Dairy farmer Andy Werkoven, systems manager for the nonprofit partnership Qualco Energy, told Thurston County citizens interested in building a similar operation that the digester is "like a mechanical rumen in a lot of ways."
Just as he learned to adjust his cows' feed, he has learned to change the recipe of what goes into the digester.
But the structure was not built for the mix of inputs it now handles. Qualco president Daryl Williams said it was designed only for cow manure, but the addition of trap grease, expired beer and preconsumer food waste has complicated the operation.
One thing treasurer Dale Reiner said Qualco would do differently is the timing of the startup. Before the system could work, its 1,452,000-gallon digester had to be brought up to 100 degrees, not a quick task in December.
And the system is not cheap. The $4 million project was funded by a 13-year loan through a Bank of America Clean Energy Bond and a USDA grant of $500,000.
Despite the challenges, Reiner said, the system is doing what it's supposed to do, keeping the manure and the other waste products out of landfills and sewers and converting them into useful products: electricity, high-quality compost and liquid effluent ready to apply to the dairy's fields.
"We take the slop in life and make the best of it. This system thrives on slop," Werkhoven said.

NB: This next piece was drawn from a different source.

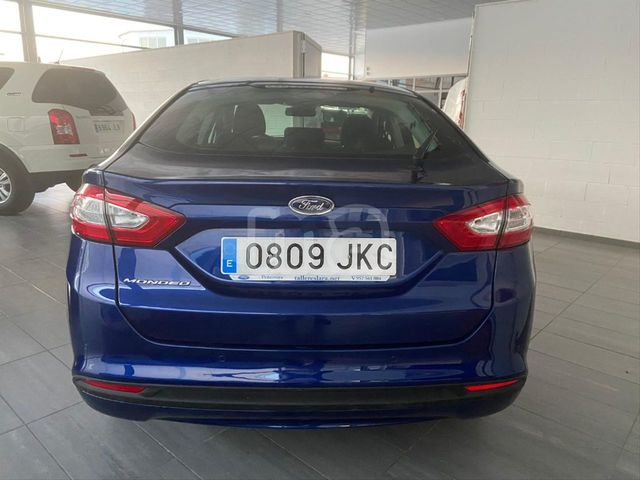 FORD - MONDEO 2. 0 TDCI 150CV BUSINESS - foto 5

The best benefit, Williams said, is the relationships the project has developed. It has brought farmers, environmentalists and Native Americans together.
The nearby Snohomish River watershed had to be protected as salmon habitat, and for the Tulalip Tribes, "the river is our lifeblood," said Williams, who is also the tribes' environmental liaison.
Reiner said the idea of raising cattle on one side of the high-water mark and protecting salmon on the other side became the basis for the close relationship.
The panel discussion in Olympia is just the initial conversation for Thurston County interests, said Lucas Patzek, director of the county Washington State University Extension office.
Sandra Romero, Thurston County commissioner, said the meeting left her "more energized than ever. If Snohomish County can do it, we can do it."